=== RECORDS PROVIDED ===
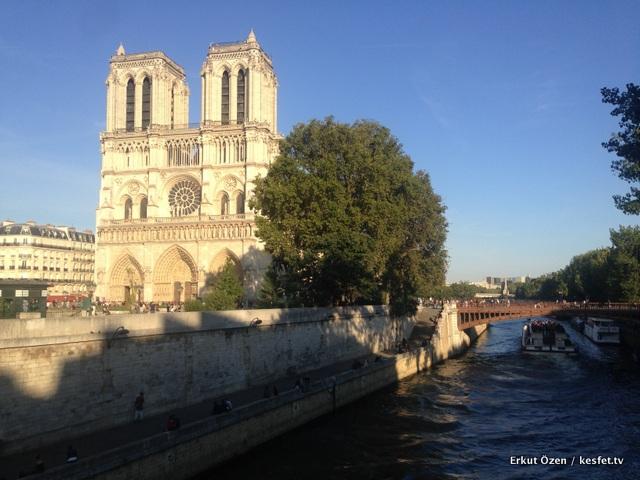 Paris kaç gün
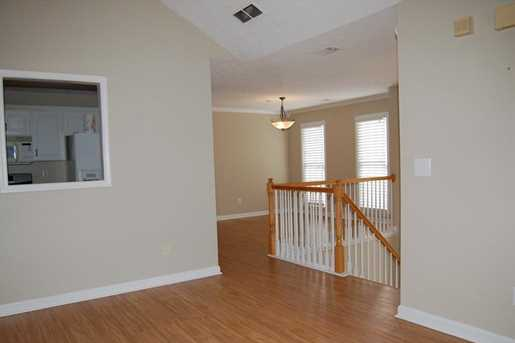 637 Valleyside Drive - Photo 3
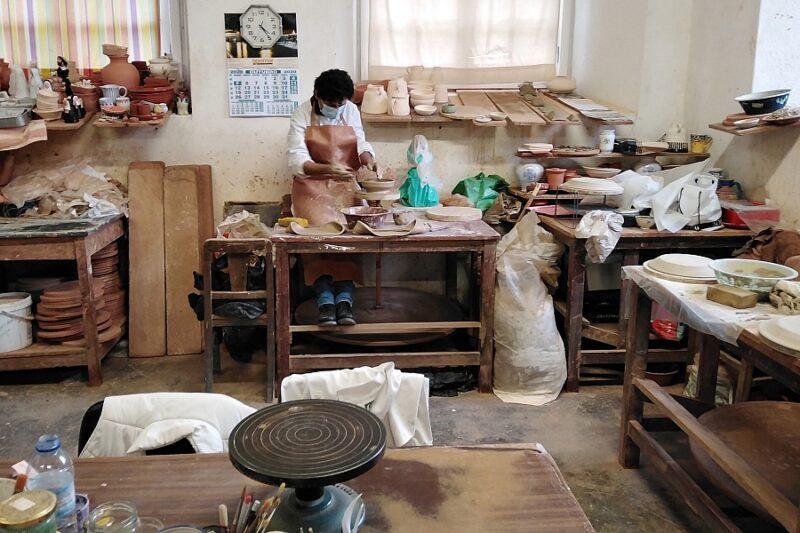 Ceramicist at work, Oficina de Olaria e Azulejaria, Tomar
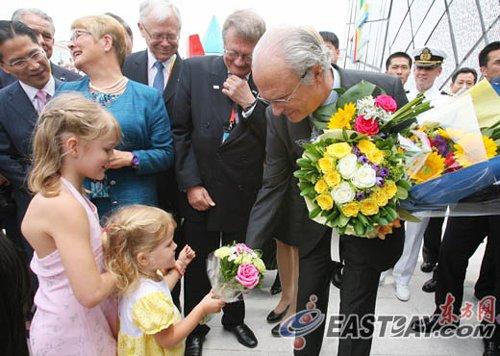 """瑞典国王亲临世博园 中瑞两国""""小仙女""""献花"""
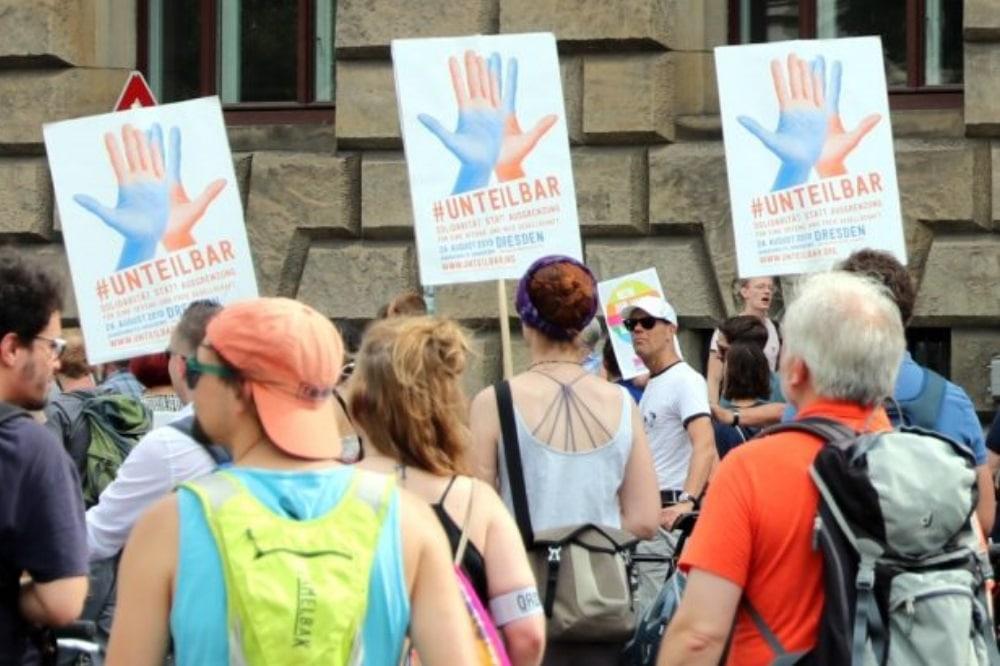 """""""Unteilbar""""-Werbung für den 24. August 2019 in Dresden am 6. Juli 2019 in Leipzig. Foto: L-IZ.de"""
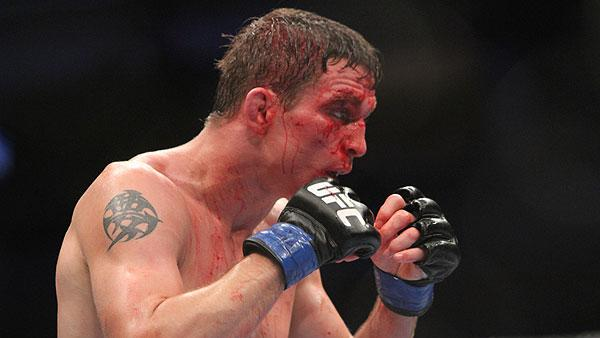 Darren Elkins and Hatsu Hioki Set to Fight at UFC on Fox Sports 1 #2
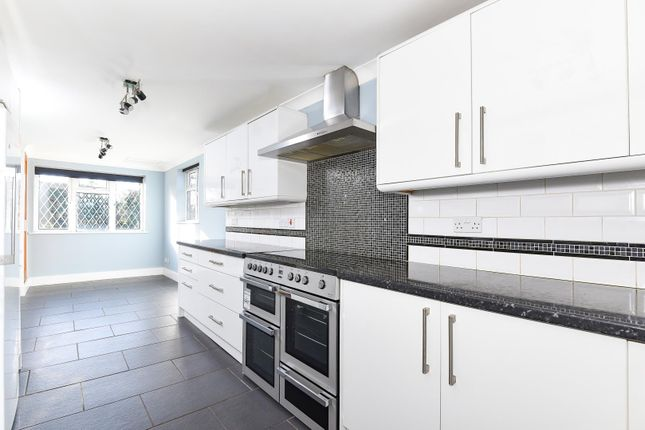 Thumbnail Bungalow to rent in Chenies, Rickmansworth, Hertfordshire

=== YOUR OBJECTIVE ===
Could you print all the entries exactly as they stand, with the pictures left out?

=== REPLY ===
 Paris kaç gün
 637 Valleyside Drive - Photo 3
 Ceramicist at work, Oficina de Olaria e Azulejaria, Tomar
 """瑞典国王亲临世博园 中瑞两国""""小仙女""""献花"""
 """""""Unteilbar""""-Werbung für den 24. August 2019 in Dresden am 6. Juli 2019 in Leipzig. Foto: L-IZ.de"""
 Darren Elkins and Hatsu Hioki Set to Fight at UFC on Fox Sports 1 #2
 Thumbnail Bungalow to rent in Chenies, Rickmansworth, Hertfordshire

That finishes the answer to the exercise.